CERAD-Constructional Praxis Measure
The CERAD Constructional Praxis test is adapted from Rosen’s assessment of constructional praxis, and tests the ability to copy four geometric forms of varying difficulty (i.e., circle, overlapping rectangles, diamond and cube).68 This measure was effective in detecting differences between 9 cognitively impaired PSEN1 E280A carriers (M age = 49.6, SD = 4.9) and 9 non-carrier cognitively healthy controls (M age 37.7, SD = 5.6),69 but was not sensitive to differences between cognitively unimpaired carriers and their healthy counterparts.23,32 Given that the CERAD figures that individuals are asked to reproduce are relatively simple, and that more complex tests such as the Rey–Osterrieth Complex Figure Task (ROCF) were also found to be ineffective at detecting early changes in cognitively unimpaired carriers, even more complex computerized visual tasks may be necessary to detect subtle changes in cognitively unimpaired carriers.

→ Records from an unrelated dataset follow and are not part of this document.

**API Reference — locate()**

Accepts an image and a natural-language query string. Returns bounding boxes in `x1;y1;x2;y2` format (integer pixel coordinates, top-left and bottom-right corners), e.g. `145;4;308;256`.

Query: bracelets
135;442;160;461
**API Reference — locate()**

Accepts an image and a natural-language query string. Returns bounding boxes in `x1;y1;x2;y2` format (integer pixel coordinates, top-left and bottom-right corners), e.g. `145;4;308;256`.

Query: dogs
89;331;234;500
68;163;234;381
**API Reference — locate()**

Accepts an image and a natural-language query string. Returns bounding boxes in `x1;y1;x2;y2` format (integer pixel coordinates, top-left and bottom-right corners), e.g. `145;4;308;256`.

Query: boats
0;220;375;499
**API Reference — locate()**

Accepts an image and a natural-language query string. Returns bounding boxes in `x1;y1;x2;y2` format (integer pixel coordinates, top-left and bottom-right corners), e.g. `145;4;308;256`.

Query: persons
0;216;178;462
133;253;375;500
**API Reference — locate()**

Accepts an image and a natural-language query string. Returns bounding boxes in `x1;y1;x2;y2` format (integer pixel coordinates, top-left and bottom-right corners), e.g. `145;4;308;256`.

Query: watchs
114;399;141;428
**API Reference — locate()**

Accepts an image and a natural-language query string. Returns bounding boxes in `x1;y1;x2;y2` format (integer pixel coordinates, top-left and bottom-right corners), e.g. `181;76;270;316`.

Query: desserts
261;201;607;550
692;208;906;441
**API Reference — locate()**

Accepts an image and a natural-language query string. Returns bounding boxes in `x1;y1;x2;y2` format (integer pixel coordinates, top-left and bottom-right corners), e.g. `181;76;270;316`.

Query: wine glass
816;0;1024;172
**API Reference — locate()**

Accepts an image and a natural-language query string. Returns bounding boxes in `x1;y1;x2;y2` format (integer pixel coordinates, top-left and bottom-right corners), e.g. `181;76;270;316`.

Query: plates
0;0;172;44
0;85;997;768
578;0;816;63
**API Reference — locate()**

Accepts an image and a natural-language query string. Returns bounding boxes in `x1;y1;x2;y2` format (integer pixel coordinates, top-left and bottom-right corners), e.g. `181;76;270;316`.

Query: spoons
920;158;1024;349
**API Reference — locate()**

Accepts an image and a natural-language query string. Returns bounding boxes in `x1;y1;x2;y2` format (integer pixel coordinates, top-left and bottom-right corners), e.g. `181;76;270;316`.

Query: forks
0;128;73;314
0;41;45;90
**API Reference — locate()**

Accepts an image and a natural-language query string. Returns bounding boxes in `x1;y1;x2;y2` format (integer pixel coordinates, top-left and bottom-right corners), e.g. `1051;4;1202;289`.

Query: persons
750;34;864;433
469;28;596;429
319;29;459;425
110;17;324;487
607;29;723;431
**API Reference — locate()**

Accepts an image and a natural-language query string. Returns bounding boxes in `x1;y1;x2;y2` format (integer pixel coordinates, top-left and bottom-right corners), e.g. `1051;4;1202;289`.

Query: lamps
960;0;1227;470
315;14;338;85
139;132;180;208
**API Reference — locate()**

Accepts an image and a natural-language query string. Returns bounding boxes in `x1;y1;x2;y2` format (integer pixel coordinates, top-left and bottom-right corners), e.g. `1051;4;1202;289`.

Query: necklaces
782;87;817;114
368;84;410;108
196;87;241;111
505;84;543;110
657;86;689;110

Attention, Executive Functioning (EF), and Abstract Reasoning
These cognitive domains were measured by Raven Matrices, Wisconsin Card Sorting Test, and Trail Making Test Part A. These measures again are not only limited to domains of attention, EF, and abstract reasoning, but were classified in this way in the articles reviewed.
Raven’s Matrices
On this measure of abstract reasoning, individuals are presented with visual geometric designs that are missing a piece and are asked to fill in the correct piece from up to 8 different choices.70 In a study by Roselli et al. (2010) 12 patients with ADAD (M age = 49.6 years, SD = 5.0), and 15 matched controls (M age = 45.0, SD = 7.2), cognitively impaired carriers’ scores declined faster than those of their healthy counterparts over a period of 18 months.27 Most studies have shown that there are no differences in performance between cognitively unimpaired carriers and healthy adults, suggesting that this test might not be sensitive enough to detect preclinical cognitive changes.9,27,32,59 Finally, there were no differences in performance between men and women in a sample of 167 cognitively unimpaired carriers and 75 non-carrier cognitively healthy controls with an age range of 30–53.32
Trail Making Task Part A (TMT-A)
This is a test of psychomotor speed. There are 25 randomly distributed circles numbered one to twenty-five on a sheet of paper.71 Individuals are timed and asked to connect numbers in ascending order, as quickly as possible. Overall, studies have not found differences in total time between healthy control adults and cognitively unimpaired carriers on the TMT-A.42,60 Studies by Arango Lasprilla et al. (2003) and Lopera et al. (1997) found that cognitively impaired carriers took longer to complete the test and made more errors than their non-carrier healthy counterparts.45,69 As this test may not be sensitive to preclinical changes in this population, in the future including TMT part B may be preferred, as it has been proven to be more sensitive to executive dysfunction.72 and may be able to distinguish between cognitively unimpaired carriers and healthy adults.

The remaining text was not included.